- Problem details
Arrange all of the records below as a two-column CSV with the headers "request" and "answer", one row per record. Put each field in double quotes, turn any line breaks into spaces, and leave out the pictures.

[Image-based spatial reasoning records]
::::::

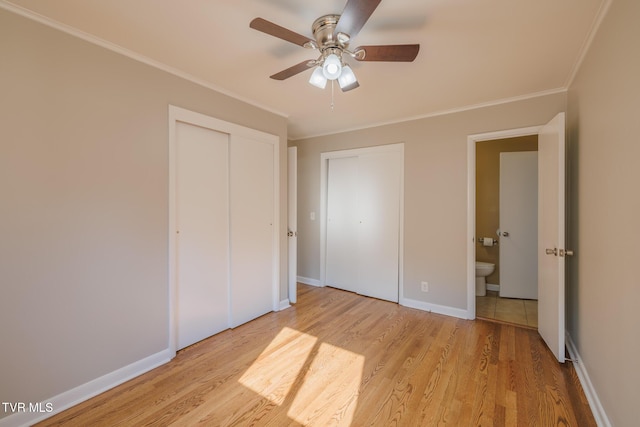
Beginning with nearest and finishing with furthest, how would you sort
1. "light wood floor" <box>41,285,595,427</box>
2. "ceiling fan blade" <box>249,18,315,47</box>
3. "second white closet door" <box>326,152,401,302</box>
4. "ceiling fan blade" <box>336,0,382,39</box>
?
"ceiling fan blade" <box>336,0,382,39</box> < "ceiling fan blade" <box>249,18,315,47</box> < "light wood floor" <box>41,285,595,427</box> < "second white closet door" <box>326,152,401,302</box>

::::::

- Problem solution
request,answer
"Beginning with nearest and finishing with furthest, how would you sort 1. ""light wood floor"" <box>41,285,595,427</box> 2. ""ceiling fan blade"" <box>249,18,315,47</box> 3. ""second white closet door"" <box>326,152,401,302</box> 4. ""ceiling fan blade"" <box>336,0,382,39</box> ?","""ceiling fan blade"" <box>336,0,382,39</box> < ""ceiling fan blade"" <box>249,18,315,47</box> < ""light wood floor"" <box>41,285,595,427</box> < ""second white closet door"" <box>326,152,401,302</box>"